Va pour le vert : l’alimentation en question !

Tous les scientifiques modernes s’entendent pour déclarer que l’alimentation de l’occidental moyen est trop pauvre en apport d’Omega-3 tandis qu’elle est, par comparaison trop riche en Omega-6. Or, il s’avère que si la consommation d’Omega-3 était augmentée, il s’ensuivrait une amélioration considérable de l’état de santé général, une réduction de risques de maladies cardiovasculaires, de cancers, de scléroses en plaques, de troubles bipolaires, de TDAH, de douleurs chroniques, d’Alzheimer et accessoirement de syndromes inflammatoires telles que les tendinites, bien handicapantes pour les grimpeurs.
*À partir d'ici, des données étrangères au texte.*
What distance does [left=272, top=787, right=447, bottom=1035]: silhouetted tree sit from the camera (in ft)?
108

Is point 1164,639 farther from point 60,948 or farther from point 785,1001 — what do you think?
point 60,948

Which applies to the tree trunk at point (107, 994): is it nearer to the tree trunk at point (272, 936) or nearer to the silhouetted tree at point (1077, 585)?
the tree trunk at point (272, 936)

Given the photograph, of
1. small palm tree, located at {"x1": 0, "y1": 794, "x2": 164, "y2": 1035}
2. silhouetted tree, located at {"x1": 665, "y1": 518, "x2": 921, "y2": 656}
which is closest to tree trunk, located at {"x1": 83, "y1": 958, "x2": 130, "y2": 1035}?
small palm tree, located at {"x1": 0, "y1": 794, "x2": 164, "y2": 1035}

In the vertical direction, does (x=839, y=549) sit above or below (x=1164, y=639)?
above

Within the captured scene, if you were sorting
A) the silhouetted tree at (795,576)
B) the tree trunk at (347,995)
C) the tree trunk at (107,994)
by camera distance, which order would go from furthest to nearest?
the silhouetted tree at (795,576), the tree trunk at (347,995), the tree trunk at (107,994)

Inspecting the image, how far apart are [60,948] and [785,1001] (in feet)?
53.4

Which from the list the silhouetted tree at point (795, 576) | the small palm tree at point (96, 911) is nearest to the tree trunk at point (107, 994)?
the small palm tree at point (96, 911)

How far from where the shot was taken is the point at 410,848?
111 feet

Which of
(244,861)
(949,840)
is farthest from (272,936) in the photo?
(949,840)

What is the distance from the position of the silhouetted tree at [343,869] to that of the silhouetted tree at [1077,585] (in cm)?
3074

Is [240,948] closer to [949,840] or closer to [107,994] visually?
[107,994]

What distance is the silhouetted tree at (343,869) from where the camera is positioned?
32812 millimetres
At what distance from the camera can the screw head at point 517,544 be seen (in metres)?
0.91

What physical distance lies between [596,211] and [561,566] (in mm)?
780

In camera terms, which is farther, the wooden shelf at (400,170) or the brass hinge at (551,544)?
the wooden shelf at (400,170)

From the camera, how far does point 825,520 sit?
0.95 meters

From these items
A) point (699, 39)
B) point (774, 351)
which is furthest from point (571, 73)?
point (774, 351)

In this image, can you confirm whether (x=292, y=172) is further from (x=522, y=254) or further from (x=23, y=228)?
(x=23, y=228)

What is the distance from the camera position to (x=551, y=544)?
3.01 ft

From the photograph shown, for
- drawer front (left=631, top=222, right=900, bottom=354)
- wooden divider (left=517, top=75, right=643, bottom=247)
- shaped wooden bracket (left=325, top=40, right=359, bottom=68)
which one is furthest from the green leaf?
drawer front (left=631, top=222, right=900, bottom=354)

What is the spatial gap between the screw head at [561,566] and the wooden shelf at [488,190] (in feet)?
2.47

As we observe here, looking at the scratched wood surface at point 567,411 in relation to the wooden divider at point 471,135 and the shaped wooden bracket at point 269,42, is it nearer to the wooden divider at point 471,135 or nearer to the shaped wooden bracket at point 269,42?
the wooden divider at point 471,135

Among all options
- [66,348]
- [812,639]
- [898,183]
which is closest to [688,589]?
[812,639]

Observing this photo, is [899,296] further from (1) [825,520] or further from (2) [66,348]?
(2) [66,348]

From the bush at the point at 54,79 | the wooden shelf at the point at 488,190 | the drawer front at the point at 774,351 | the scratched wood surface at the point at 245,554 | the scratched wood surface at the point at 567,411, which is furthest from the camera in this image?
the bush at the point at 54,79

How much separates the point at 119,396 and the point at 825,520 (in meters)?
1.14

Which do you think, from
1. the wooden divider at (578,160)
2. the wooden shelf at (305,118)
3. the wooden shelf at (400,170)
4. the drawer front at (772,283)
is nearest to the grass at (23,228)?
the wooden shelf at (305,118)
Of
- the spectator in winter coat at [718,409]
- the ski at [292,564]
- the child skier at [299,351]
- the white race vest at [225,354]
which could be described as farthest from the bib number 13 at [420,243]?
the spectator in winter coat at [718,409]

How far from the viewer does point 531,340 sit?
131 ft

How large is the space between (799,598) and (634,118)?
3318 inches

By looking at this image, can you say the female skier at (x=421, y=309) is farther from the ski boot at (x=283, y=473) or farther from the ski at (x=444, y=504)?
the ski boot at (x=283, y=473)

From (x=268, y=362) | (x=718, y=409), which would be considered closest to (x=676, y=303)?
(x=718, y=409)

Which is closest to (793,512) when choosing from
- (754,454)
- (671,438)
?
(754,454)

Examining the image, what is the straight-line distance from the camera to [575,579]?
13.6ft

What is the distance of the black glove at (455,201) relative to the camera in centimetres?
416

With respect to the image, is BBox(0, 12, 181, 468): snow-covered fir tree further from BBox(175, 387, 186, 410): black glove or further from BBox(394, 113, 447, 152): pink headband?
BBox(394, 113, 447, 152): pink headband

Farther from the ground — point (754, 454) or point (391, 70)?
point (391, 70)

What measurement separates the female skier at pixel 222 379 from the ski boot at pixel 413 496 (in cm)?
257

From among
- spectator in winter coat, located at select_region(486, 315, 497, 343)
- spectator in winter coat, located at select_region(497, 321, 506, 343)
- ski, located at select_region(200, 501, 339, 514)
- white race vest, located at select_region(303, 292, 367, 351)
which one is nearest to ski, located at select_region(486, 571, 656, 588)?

Il faut savoir que les omega-3 sont des acides gras essentiels. Ils sont nommés ainsi parce qu’ils sont indispensables au bon fonctionnement de l’organisme et parce que ce dernier est incapable de les synthétiser lui-même. L’alimentation en est donc, constamment, la source.

Les 3 formes d’Omega-3 existantes – les AAL, les APE et les ADH – sont toutes aussi indispensables les unes que les autres. Toutefois, et dans la mesure où la présence d’Oméga- 6 n’est pas importante, le corps est en capacité de synthétiser l’ensemble des 3 formes d’Oméga-3 à partir des seuls AAL (très présent dans les légumes verts, entre autres). Si le rapport d’Oméga-3/Oméga-6 est de moins d’1 pour 6, la synthèse des 3 formes d’Oméga-3 à partir de, seulement une d’entre elles, n’est plus du tout optimale.

Anciennement, quand les animaux étaient nourris d’herbe, des pâturages, leur viande, œufs, lait etc. étaient riches de tous les oméga-3 ingurgités dans la verdure. À cette époque, le rapport Oméga-3/Oméga-6 était vraiment intéressant, pouvant même être de 1 pour 1. Consommer des produits animaux était donc pertinent, du point de vue de la santé de l’organisme.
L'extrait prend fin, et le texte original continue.